▶ _What you have to do_: In the rows below, replace "Funny" with "Silly" wherever it appears and change nothing else. Return the rows as text only, without the pictures.

Input: Begin

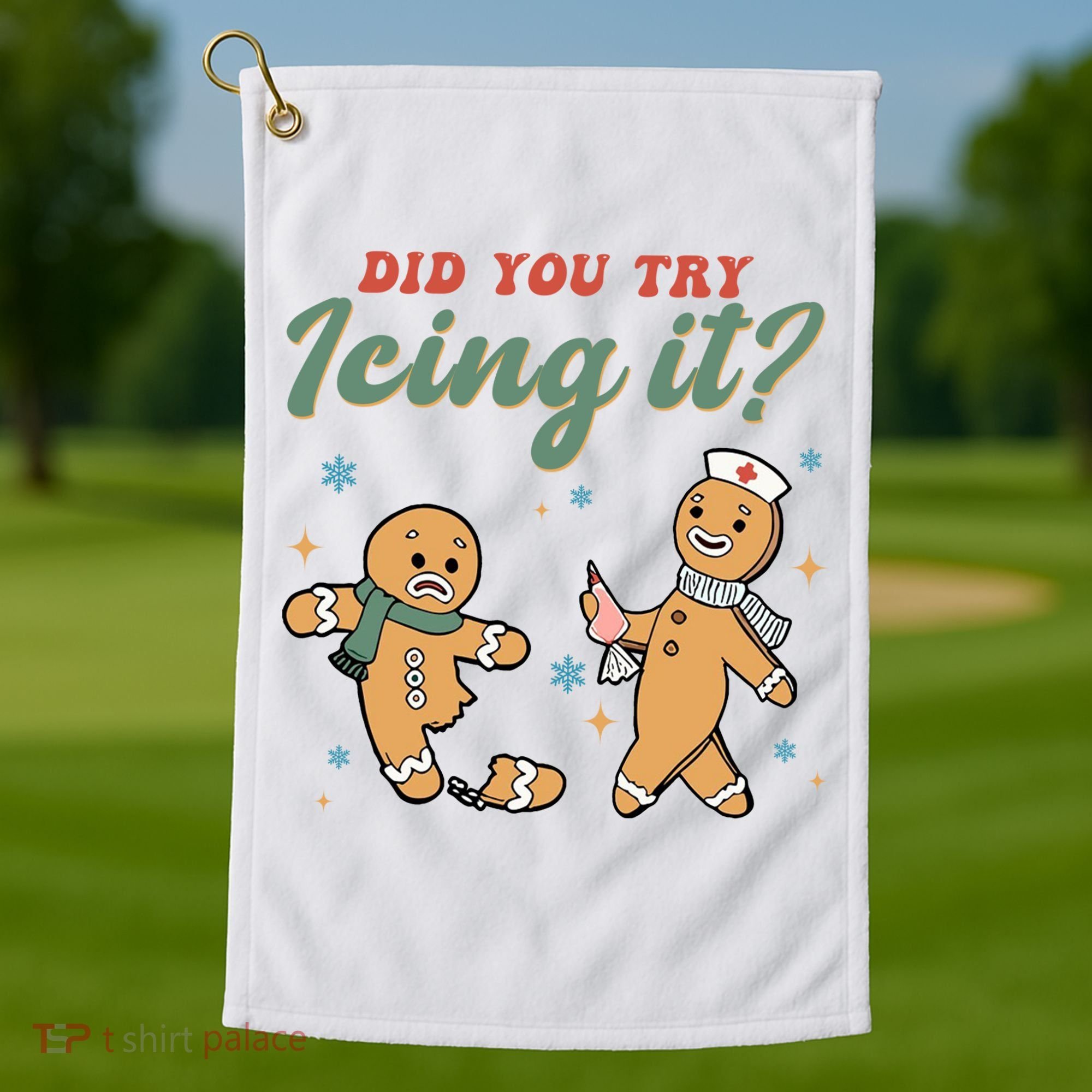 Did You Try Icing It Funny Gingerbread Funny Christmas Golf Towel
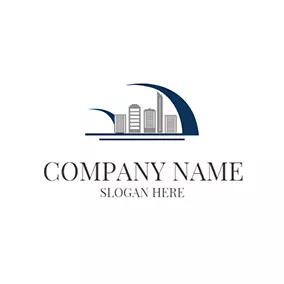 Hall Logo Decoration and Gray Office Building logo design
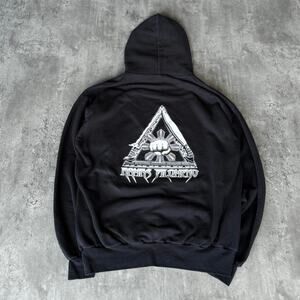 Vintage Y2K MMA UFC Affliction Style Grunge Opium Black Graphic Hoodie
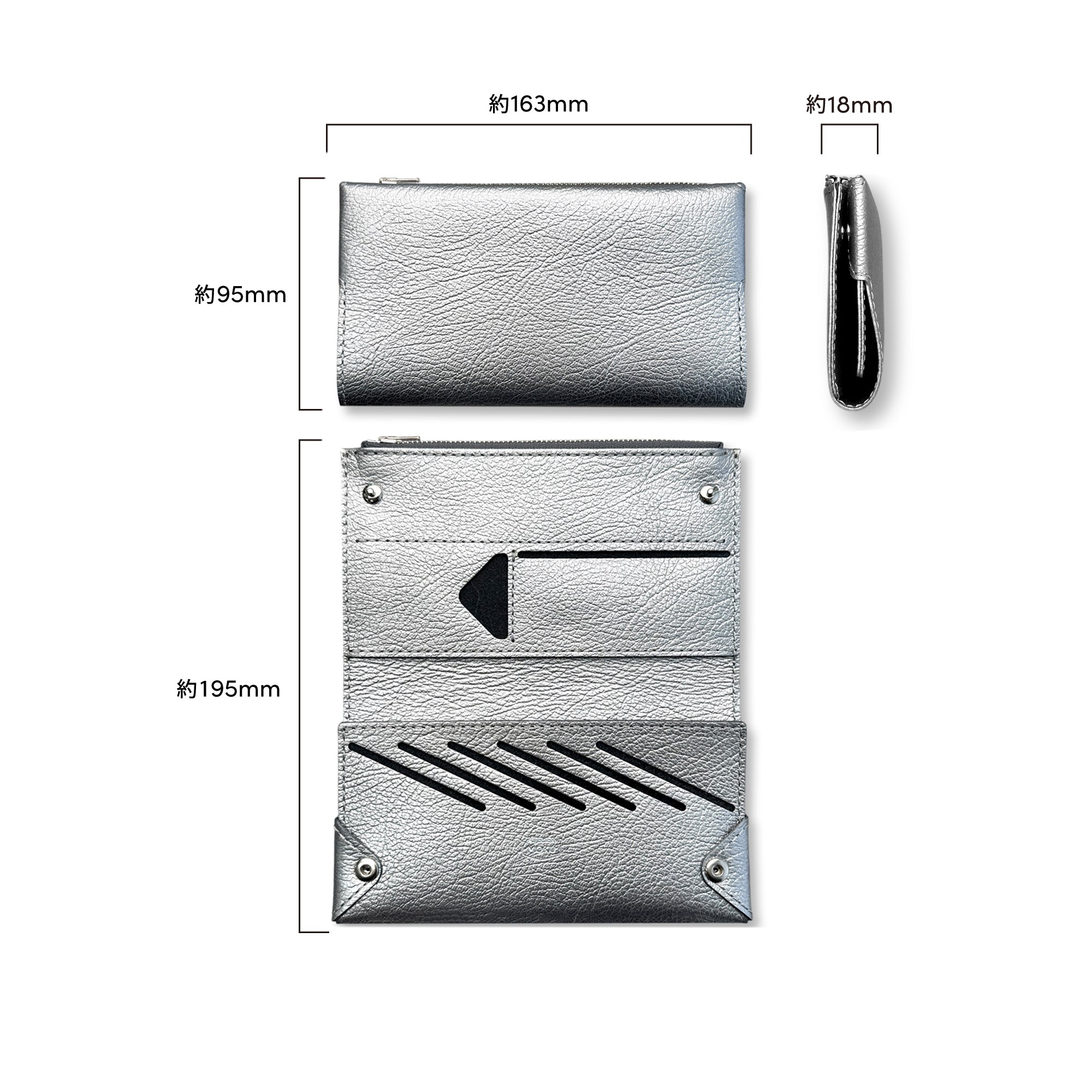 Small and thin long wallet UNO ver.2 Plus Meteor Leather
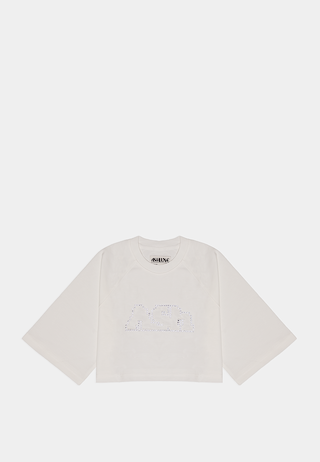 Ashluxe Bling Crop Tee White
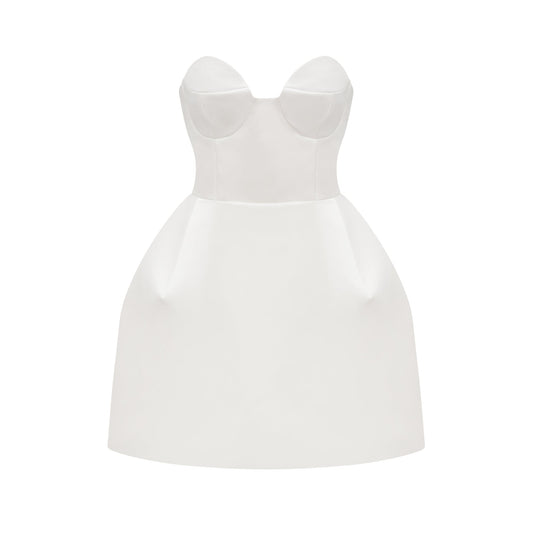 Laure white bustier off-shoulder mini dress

Input: End

▶ _Solution to the problem_:
 Did You Try Icing It Silly Gingerbread Silly Christmas Golf Towel
 Hall Logo Decoration and Gray Office Building logo design
 Vintage Y2K MMA UFC Affliction Style Grunge Opium Black Graphic Hoodie
 Small and thin long wallet UNO ver.2 Plus Meteor Leather
 Ashluxe Bling Crop Tee White
 Laure white bustier off-shoulder mini dress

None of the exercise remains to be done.